- Interactive map of Freifjord Tunnel

Overview
- Location: Kristiansund and Gjemnes, Norway
- Coordinates: 62°58′54″N 7°47′44″E﻿ / ﻿62.9818°N 7.7955°E
- Route: Rv70
- Start: Bergsøya
- End: Frei

Operation
- Opened: 1992
- Traffic: Automotive

Technical
- Length: 5,086 metres (16,686 ft)
- Min elevation: −130 metres (−430 ft)
- Width: 9 metres (30 ft)
- Grade: 9%

= Freifjord Tunnel =

Undersea tunnel in Møre og Romsdal, Norway

The Freifjord Tunnel (Freifjordtunnelen) is a 5086 m long undersea tunnel under the Freifjorden in Møre og Romsdal county, Norway.
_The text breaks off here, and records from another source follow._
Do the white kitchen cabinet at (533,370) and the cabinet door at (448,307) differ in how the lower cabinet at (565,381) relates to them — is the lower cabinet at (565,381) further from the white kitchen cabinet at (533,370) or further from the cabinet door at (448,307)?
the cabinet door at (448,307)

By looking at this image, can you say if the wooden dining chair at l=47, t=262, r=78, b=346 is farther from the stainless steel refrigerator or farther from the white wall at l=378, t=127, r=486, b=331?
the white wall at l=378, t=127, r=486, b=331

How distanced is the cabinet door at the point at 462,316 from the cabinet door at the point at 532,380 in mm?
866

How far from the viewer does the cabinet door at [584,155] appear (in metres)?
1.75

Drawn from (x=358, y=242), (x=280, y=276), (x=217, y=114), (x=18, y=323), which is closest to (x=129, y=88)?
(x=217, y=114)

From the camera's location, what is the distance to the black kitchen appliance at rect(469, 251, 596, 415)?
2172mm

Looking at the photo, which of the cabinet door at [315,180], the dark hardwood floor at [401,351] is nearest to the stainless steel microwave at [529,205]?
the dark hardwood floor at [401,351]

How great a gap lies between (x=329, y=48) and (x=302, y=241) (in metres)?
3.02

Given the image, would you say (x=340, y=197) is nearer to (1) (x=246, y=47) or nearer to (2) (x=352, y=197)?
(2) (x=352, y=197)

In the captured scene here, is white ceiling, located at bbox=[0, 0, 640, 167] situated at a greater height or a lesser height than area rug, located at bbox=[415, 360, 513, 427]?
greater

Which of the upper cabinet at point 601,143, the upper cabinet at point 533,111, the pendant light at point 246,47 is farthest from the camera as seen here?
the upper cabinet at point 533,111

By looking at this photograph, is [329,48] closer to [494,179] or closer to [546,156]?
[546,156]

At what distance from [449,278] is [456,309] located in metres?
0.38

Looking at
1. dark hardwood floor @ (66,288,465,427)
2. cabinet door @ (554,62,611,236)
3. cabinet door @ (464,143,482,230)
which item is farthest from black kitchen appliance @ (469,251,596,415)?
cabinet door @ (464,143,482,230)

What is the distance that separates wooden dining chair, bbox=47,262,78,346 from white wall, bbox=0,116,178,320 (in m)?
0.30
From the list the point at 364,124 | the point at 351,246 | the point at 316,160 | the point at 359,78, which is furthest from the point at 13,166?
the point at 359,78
The tunnel is part of the Norwegian National Road 70. The tunnel begins on the island of Frei in Kristiansund Municipality and then descends 130 m below the Freifjorden and ends on the island of Bergsøya in Gjemnes Municipality. The tunnel opened in 1992 as part of the Krifast system which connects the city of Kristiansund to the mainland of Norway through this tunnel and then across either the Bergsøysund Bridge or the Gjemnessund Bridge from Bergsøya.